The thriving true-crime category in television is dominated by murders and scams, and it tends to be far better at explaining the latter than the former. Murders often don’t seem rationally motivated. Scams often do. And the best scam documentaries explore not just what drives the wild characters who hoodwink other people, but broken systems and wider failings that give them the ability to do it.
The latest scam documentary is from HBO. Called BS High, it’s directed by Travon Free and Martin Desmond Roe, and it follows the story of the Bishop Sycamore football team. The team was supposedly out of Bishop Sycamore High School in Ohio. Only as it turned out, there was no Bishop Sycamore High School. There was only a football team run by a guy named Roy Johnson, who recruited young men who hadn’t successfully gotten into college football and promised them that his “program” could be a bridge for them to get there. But there were no classes and no academics, players say promises to improve grades or scores were fiction, and there wasn’t even any real coaching of value. This all came to light in 2021 after Bishop Sycamore was beaten 58-0 in a game against Florida’s IMG Academy (a highly rated actual sports academy) that was broadcast on ESPN.

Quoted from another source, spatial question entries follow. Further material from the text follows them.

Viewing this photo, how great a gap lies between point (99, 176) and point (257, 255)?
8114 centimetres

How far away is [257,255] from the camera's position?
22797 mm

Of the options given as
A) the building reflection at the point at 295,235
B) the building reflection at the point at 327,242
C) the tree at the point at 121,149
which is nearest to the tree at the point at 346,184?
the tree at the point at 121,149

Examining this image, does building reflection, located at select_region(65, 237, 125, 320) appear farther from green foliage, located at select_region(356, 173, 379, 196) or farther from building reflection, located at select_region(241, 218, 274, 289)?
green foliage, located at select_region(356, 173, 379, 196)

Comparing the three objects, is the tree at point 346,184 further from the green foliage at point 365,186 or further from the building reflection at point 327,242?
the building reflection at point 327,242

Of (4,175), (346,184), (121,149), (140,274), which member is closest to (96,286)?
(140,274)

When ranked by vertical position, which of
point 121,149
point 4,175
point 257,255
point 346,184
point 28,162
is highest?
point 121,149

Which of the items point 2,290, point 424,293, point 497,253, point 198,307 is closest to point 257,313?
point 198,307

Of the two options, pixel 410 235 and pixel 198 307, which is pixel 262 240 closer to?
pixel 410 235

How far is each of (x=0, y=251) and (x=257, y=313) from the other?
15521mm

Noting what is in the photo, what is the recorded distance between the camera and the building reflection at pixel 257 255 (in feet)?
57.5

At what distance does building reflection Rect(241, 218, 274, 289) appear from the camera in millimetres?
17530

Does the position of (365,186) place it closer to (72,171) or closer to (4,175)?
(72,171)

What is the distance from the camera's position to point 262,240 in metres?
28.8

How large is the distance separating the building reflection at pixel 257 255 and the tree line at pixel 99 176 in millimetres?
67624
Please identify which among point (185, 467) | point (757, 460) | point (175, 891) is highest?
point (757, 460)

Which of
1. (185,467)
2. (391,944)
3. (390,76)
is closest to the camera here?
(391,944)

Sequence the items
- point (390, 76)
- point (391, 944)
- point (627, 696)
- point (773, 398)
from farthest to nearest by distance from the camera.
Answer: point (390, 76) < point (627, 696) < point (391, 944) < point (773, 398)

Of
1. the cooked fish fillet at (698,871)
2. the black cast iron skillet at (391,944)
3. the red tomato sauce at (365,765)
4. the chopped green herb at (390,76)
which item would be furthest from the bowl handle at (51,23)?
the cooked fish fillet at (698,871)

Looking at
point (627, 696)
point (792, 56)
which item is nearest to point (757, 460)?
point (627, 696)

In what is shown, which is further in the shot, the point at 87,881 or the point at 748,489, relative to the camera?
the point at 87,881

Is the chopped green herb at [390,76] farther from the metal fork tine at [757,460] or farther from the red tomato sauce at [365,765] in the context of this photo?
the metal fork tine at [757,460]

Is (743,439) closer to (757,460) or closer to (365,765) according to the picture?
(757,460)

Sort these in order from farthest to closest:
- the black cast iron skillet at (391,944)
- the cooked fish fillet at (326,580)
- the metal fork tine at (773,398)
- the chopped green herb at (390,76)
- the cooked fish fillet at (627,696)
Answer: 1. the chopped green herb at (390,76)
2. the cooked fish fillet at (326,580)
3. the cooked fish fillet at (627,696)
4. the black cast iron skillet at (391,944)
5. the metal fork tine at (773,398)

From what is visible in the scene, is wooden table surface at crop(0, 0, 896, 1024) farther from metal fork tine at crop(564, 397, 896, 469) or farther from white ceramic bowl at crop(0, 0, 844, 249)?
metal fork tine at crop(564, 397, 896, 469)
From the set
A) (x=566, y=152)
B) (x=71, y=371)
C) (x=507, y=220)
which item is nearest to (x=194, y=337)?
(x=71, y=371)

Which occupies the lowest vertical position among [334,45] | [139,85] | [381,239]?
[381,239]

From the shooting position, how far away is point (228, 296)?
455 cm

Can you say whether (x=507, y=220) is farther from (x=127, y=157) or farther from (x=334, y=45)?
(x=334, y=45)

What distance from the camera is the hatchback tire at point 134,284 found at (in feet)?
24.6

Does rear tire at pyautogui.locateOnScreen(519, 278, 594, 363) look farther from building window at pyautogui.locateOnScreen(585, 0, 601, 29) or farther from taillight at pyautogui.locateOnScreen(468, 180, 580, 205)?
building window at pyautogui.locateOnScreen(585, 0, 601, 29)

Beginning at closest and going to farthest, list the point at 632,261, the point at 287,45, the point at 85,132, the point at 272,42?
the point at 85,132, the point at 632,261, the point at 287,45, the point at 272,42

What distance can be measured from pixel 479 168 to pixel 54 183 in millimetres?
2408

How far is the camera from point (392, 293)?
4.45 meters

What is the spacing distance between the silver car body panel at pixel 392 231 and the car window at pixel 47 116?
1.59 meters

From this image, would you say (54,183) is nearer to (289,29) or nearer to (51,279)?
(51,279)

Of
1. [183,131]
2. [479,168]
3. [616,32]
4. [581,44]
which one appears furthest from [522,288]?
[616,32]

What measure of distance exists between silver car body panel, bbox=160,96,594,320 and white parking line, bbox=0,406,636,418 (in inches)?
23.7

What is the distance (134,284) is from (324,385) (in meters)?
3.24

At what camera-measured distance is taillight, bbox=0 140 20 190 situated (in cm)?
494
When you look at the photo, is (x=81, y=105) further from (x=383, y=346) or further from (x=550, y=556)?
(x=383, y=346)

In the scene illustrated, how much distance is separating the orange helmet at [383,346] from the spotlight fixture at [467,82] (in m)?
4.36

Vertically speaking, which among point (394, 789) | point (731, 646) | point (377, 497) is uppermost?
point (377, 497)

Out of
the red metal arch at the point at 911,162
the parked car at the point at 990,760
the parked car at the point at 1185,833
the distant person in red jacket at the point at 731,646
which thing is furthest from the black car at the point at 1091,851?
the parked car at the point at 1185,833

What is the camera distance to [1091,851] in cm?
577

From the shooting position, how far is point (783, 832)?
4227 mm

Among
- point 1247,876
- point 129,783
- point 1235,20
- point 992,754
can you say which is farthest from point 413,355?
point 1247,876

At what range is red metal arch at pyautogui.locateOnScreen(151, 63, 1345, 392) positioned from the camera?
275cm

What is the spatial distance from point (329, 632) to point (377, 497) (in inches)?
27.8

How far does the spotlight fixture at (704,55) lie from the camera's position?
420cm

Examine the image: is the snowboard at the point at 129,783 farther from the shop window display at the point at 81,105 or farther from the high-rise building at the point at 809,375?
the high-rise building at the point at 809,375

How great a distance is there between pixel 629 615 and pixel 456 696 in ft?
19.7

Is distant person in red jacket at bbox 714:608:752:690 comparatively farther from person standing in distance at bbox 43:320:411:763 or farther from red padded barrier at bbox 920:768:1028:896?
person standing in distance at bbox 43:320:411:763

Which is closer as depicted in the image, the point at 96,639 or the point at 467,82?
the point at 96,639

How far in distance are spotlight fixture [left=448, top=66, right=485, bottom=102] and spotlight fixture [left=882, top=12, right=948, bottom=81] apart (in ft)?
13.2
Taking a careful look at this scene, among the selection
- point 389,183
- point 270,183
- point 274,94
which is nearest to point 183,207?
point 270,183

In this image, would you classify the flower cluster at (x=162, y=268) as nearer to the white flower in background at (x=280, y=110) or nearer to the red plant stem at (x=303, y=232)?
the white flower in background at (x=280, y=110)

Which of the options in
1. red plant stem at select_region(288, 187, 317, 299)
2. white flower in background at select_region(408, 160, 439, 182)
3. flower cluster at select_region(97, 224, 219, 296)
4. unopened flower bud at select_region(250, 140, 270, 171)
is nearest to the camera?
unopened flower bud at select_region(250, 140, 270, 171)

A program that wasn’t what it appeared to be
The specifics of the Bishop Sycamore scandal as reported in the documentary are upsetting, to say the least. On top of the broken promises, young men were injured, because the team didn’t have proper training support and was utterly unqualified to play the teams they played. They weren’t actually being prepared for elite football, which there’s no evidence Johnson knew how to coach. Some even wound up with evictions on their personal records (which can create problems down the road when you’re renting again) after players say Johnson failed to pay the bills he’d taken on for their housing. They also allege that he got them to apply for — or even applied on their behalf for — fraudulent PPP loans during the COVID pandemic (intended for small businesses) that provided money they could then give him to pay “tuition.” (Johnson denies this, and some, but not all, of the other claims from players. He also admits at one point that he doesn’t mind lying about anything he doesn’t think anybody can prove one way or the other.) Players say they weren’t even reliably fed, to the point where both Johnson and the team resorted to theft or scamming just so they could eat. These gory details are all fairly standard true-crime fare, despite their monstrousness.